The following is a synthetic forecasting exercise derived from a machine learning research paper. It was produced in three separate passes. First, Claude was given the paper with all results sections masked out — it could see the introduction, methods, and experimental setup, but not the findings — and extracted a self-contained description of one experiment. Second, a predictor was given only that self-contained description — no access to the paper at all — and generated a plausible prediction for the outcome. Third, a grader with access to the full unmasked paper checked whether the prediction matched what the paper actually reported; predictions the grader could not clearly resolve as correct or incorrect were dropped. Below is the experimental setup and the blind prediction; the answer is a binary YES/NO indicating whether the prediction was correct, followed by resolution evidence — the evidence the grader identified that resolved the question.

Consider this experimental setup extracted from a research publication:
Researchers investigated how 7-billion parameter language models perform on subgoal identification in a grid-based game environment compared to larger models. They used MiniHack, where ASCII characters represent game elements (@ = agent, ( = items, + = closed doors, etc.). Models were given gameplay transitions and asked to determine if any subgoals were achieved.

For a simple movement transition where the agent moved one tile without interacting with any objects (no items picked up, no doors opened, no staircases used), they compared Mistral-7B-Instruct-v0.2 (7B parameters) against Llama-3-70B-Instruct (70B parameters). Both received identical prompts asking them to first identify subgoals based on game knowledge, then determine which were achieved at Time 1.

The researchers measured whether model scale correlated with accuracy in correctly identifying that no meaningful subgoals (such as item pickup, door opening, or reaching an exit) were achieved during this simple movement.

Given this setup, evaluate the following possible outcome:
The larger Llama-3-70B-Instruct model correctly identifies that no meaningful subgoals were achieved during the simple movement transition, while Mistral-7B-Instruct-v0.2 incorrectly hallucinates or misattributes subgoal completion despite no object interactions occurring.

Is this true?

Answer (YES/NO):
★ ★ ★
> _Work to complete_: Take the lines from the start of the records through the line holding "Researchers investigated how", both included, and please print them exactly, with nothing else.

> _Solution_:
The following is a synthetic forecasting exercise derived from a machine learning research paper. It was produced in three separate passes. First, Claude was given the paper with all results sections masked out — it could see the introduction, methods, and experimental setup, but not the findings — and extracted a self-contained description of one experiment. Second, a predictor was given only that self-contained description — no access to the paper at all — and generated a plausible prediction for the outcome. Third, a grader with access to the full unmasked paper checked whether the prediction matched what the paper actually reported; predictions the grader could not clearly resolve as correct or incorrect were dropped. Below is the experimental setup and the blind prediction; the answer is a binary YES/NO indicating whether the prediction was correct, followed by resolution evidence — the evidence the grader identified that resolved the question.

Consider this experimental setup extracted from a research publication:
Researchers investigated how 7-billion parameter language models perform on subgoal identification in a grid-based game environment compared to larger models. They used MiniHack, where ASCII characters represent game elements (@ = agent, ( = items, + = closed doors, etc.). Models were given gameplay transitions and asked to determine if any subgoals were achieved.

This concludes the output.